Shawinigan a aussi connu un retard dans la collecte des feuilles mortes. L’entrepreneur éprouvait des problèmes à respecter les termes du contrat de service.

«Voyant qu’un entrepreneur rencontrait des difficultés, un autre entrepreneur est venu en renfort», explique Chantal Carignan, porte-parole de la Ville de Shawinigan. Mais le ramassage est supposé être terminé sur tout le territoire actuellement.

«Dans les circonstances, étant donné qu’un entrepreneur a eu de la difficulté à respecter le devis et qu’il y a eu une tempête de neige, on peut dire que le verre est à moitié plein plutôt qu’à moitié vide», fait valoir Mme Carignan.

Si des Shawiniganais constatent que leurs sacs n’ont pas été ramassés, ils sont invités à contacter le service aux citoyens au 819-536-7200.

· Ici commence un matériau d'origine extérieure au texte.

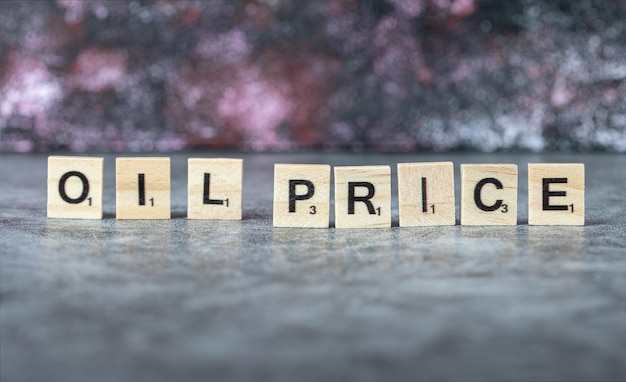 Free photo oil price writing with black letters on wooden dices in horizontal manner. high quality photo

Des citoyens mécontents de la lenteur de la collecte des feuilles sont allés les porter directement dans un des écocentres de la Régie de gestion des matières résiduelles de la Mauricie (RGMRM). Mais l’hiver hâtif cause aussi quelques maux de tête à la Régie quant à la valorisation des feuilles mortes. Même si la neige lui donne du fil à retordre, les feuilles ne se retrouveront pas au centre d’enfouissement, assure la porte-parole.

«On a des ententes avec les agriculteurs de notre région pour leur envoyer les feuilles d’automne, parce que c’est une belle matière qui est de très grande qualité. On leur fait parvenir évidemment des feuilles désensachées. On fait aussi un contrôle visuel pour nous assurer qu’il n’y a aucun contaminant dans les feuilles ni aucun objet parce qu’elles s’en vont directement au champ. Mais cette année, évidemment, avec l’hiver hâtif qu’on a, les précipitations, le gel, et le fait qu’on a eu plus de feuilles que d’habitude, on a été pris un peu au dépourvu. Mais on fait le nécessaire pour trouver une autre filière de valorisation pour les feuilles qu’on reçoit», explique Sylvie Gamache, porte-parole de la RGMRM.

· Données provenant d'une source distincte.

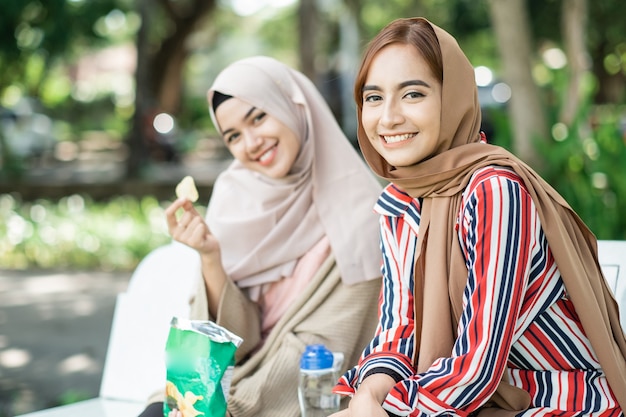 Happy muslim young woman with friend enjoy their snack while relaxing in the park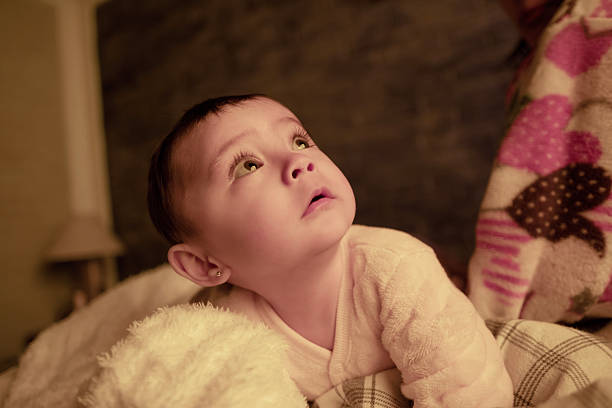 baby in her pajama overalls, ready for bed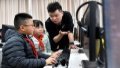 A teacher gives instructions as pupils operate computers after school at a primary school in Baoji, northwest China's Shaanxi province. Photo by Xinhua/Liu Xiao.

Les feuilles ne peuvent donc plus être amenées chez les agriculteurs en raison de la neige, mais la RGMRM travaille à trouver un recycleur qui va être en mesure d’en faire du compost.

«C’est vraiment une situation exceptionnelle avec laquelle on est en train de s’ajuster. On va les envoyer vers un recycleur qui va pouvoir les désensacher, les trier et ensuite les composter.»